# 🛠️ ETL Process Documentation - Hackathon Project

## 📌 Project: Online Retail Transaction Analysis

### 🎯 Objective
Clean, transform, and prepare the *Online Retail* dataset for analysis by removing errors, correcting inconsistencies, and structuring the data for visualisation and insights.

---

In [13]:
import pandas as pd

df = pd.read_csv(r'../data/online_retail.csv')

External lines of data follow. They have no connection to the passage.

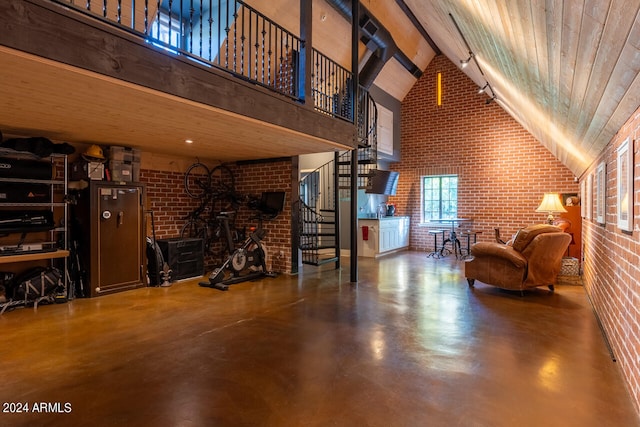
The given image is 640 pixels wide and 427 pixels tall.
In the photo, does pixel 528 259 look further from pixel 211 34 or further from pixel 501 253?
pixel 211 34

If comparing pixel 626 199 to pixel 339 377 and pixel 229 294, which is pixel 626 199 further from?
pixel 229 294

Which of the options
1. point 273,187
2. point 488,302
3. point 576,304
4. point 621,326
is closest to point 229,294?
point 273,187

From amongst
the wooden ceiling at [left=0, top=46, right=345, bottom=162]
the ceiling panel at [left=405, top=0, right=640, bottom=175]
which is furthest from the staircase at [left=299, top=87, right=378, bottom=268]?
the ceiling panel at [left=405, top=0, right=640, bottom=175]

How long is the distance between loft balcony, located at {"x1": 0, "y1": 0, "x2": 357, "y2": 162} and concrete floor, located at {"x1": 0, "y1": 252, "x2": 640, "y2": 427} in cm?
196

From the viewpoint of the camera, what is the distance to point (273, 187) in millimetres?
6145

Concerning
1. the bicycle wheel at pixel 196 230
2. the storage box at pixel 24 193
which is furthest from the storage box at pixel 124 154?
the bicycle wheel at pixel 196 230

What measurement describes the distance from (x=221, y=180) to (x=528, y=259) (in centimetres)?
510

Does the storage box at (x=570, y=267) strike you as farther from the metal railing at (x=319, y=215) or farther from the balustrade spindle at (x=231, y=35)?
the balustrade spindle at (x=231, y=35)

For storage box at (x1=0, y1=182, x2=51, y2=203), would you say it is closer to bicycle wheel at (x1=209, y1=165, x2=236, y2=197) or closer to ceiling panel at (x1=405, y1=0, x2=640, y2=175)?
bicycle wheel at (x1=209, y1=165, x2=236, y2=197)

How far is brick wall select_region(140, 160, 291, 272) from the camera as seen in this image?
18.6ft

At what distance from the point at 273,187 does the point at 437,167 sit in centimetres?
490

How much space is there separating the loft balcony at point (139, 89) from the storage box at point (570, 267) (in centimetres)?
386

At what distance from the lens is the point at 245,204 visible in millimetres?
6387

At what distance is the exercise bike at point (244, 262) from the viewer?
207 inches
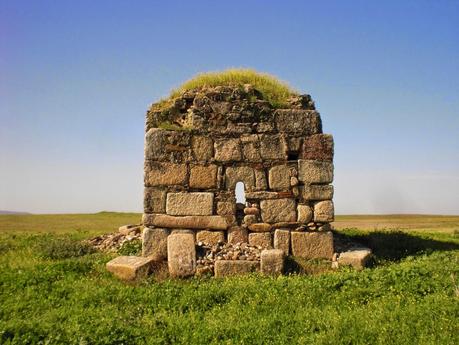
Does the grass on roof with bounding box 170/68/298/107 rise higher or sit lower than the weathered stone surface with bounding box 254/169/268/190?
higher

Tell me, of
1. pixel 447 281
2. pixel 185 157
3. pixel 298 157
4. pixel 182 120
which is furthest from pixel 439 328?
pixel 182 120

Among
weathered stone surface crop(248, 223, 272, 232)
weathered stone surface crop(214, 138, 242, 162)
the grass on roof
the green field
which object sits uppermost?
the grass on roof

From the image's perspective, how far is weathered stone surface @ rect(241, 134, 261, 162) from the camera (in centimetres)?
1095

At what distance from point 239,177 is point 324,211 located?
2.22m

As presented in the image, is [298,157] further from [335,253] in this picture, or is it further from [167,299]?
[167,299]

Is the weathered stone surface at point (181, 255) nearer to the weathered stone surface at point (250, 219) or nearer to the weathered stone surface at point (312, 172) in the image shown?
the weathered stone surface at point (250, 219)

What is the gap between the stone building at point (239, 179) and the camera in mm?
10805

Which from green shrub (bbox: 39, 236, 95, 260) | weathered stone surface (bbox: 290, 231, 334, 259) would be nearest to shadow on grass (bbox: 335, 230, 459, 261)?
weathered stone surface (bbox: 290, 231, 334, 259)

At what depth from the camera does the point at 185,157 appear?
35.8 feet

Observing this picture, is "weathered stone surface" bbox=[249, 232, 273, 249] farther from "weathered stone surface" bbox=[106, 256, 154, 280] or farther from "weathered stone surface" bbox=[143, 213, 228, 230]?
"weathered stone surface" bbox=[106, 256, 154, 280]

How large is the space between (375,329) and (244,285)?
2818mm

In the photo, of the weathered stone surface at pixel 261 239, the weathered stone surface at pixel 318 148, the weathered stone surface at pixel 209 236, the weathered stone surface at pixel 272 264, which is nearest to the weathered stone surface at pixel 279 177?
the weathered stone surface at pixel 318 148

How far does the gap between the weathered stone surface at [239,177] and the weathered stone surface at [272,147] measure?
54 centimetres

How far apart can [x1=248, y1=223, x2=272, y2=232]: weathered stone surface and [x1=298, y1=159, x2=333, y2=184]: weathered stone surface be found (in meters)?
1.40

#### Create a Data Dictionary of the imported dataset 

In [14]:
# Custom Function to create a comprehensive data dictionary for Online Retail datasets
# Takes a DataFrame and returns a data dictionary
def create_data_dictionary(df):
    # Official descriptions from UCI ML Repository Variables Table: https://archive.ics.uci.edu/dataset/352/online+retail
    descriptions = {
        'InvoiceNo': 'Invoice number - 6-digit integral number uniquely assigned to each transaction. If starts with letter "c", indicates a cancellation',
        'StockCode': 'Product (item) code - 5-digit integral number uniquely assigned to each distinct product',
        'Description': 'Product (item) name/description',
        'Quantity': 'The quantities of each product (item) per transaction',
        'InvoiceDate': 'Invoice date and time - the day and time when each transaction was generated',
        'UnitPrice': 'Unit price - product price per unit in sterling (£)',
        'CustomerID': '5-digit integral number uniquely assigned to each customer',
        'Country': 'Country name - the name of the country where each customer resides'
    }
    
    dictionary_data = []
    for column in df.columns:
        # Get 3 sample values (non-null)
        sample_values = df[column].dropna().head(3).tolist()
        sample_str = ', '.join([str(x) for x in sample_values])
        
        dictionary_data.append({
            'Column': column,
            'Data Type': str(df[column].dtype),
            'Missing Values': df[column].isnull().sum(),
            'Missing %': round((df[column].isnull().sum() / len(df)) * 100, 2),
            'Unique Values': df[column].nunique(),
            'Sample Values': sample_str,
            'Description': descriptions.get(column, 'Custom/Engineered column - description needed')
        })
    return pd.DataFrame(dictionary_data)

# Store the dictionary in a variable
raw_data_dictionary = create_data_dictionary(df)

# Display data dictionary
raw_data_dictionary


Unnamed: 0,Column,Data Type,Missing Values,Missing %,Unique Values,Sample Values,Description
0,InvoiceNo,object,0,0.0,25900,"536365, 536365, 536365",Invoice number - 6-digit integral number uniqu...
1,StockCode,object,0,0.0,4070,"85123A, 71053, 84406B",Product (item) code - 5-digit integral number ...
2,Description,object,1454,0.27,4223,"WHITE HANGING HEART T-LIGHT HOLDER, WHITE META...",Product (item) name/description
3,Quantity,int64,0,0.0,722,"6, 6, 8",The quantities of each product (item) per tran...
4,InvoiceDate,object,0,0.0,23260,"2010-12-01 08:26:00, 2010-12-01 08:26:00, 2010...",Invoice date and time - the day and time when ...
5,UnitPrice,float64,0,0.0,1630,"2.55, 3.39, 2.75",Unit price - product price per unit in sterlin...
6,CustomerID,int64,0,0.0,4372,"17850, 17850, 17850",5-digit integral number uniquely assigned to e...
7,Country,object,0,0.0,38,"United Kingdom, United Kingdom, United Kingdom",Country name - the name of the country where e...


#### Check Invoice Column

- We have used tableau prep to quickly identify data conserns, we first noticed that InvoiceNo contains string values.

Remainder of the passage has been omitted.